# PROBLEM STATEMENT
What you return must be every line below that includes the word "name".

# DATA SECTION
+-------+

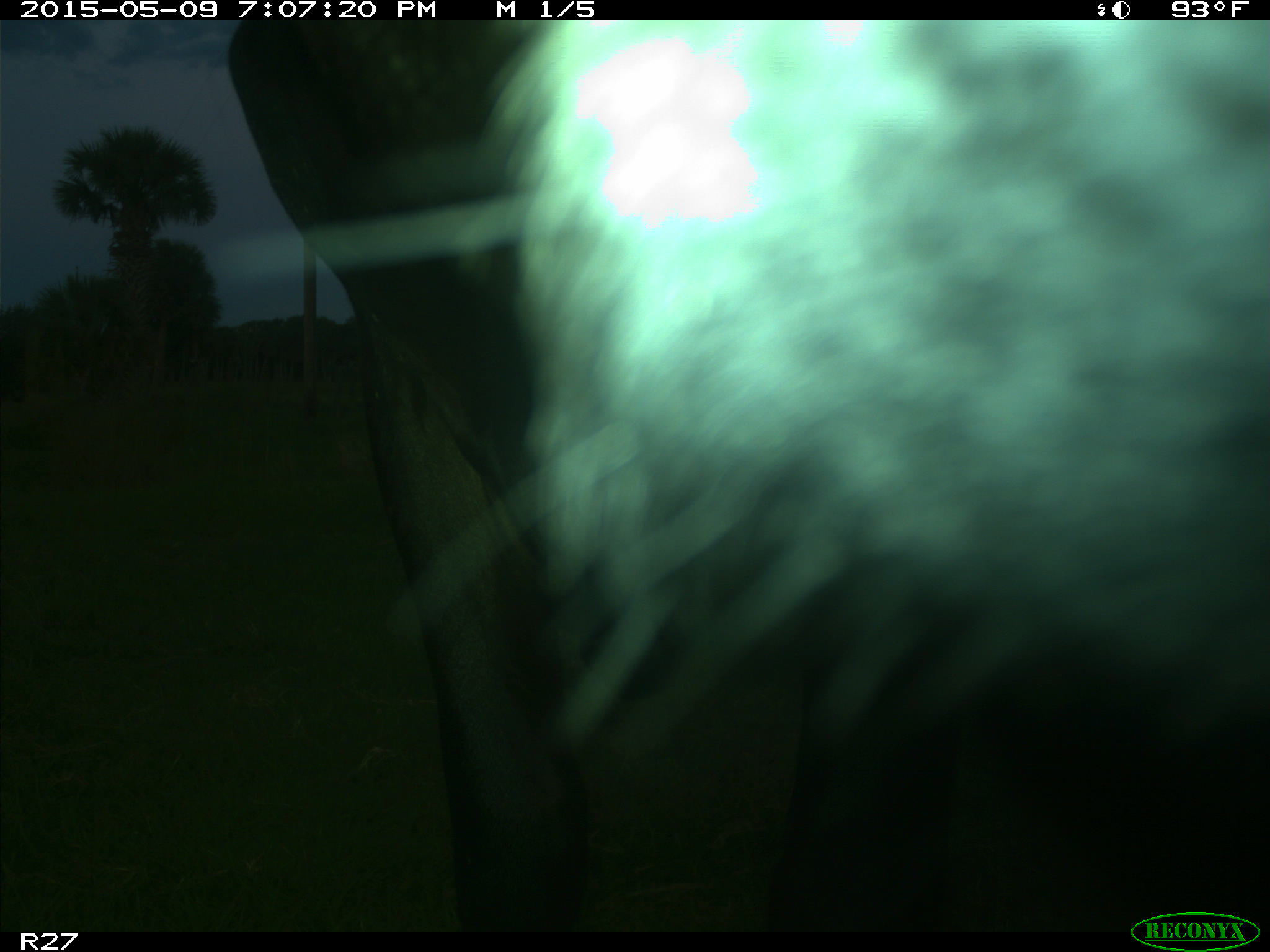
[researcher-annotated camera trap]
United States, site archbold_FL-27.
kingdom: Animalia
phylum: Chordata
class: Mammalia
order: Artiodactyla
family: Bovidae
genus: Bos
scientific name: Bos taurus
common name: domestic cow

+-------+

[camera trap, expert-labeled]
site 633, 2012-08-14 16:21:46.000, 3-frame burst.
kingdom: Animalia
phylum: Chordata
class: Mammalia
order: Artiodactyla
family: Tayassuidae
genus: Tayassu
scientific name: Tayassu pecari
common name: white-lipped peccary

+-------+

# ANSWER SPACE
scientific name: Bos taurus
common name: domestic cow
scientific name: Tayassu pecari
common name: white-lipped peccary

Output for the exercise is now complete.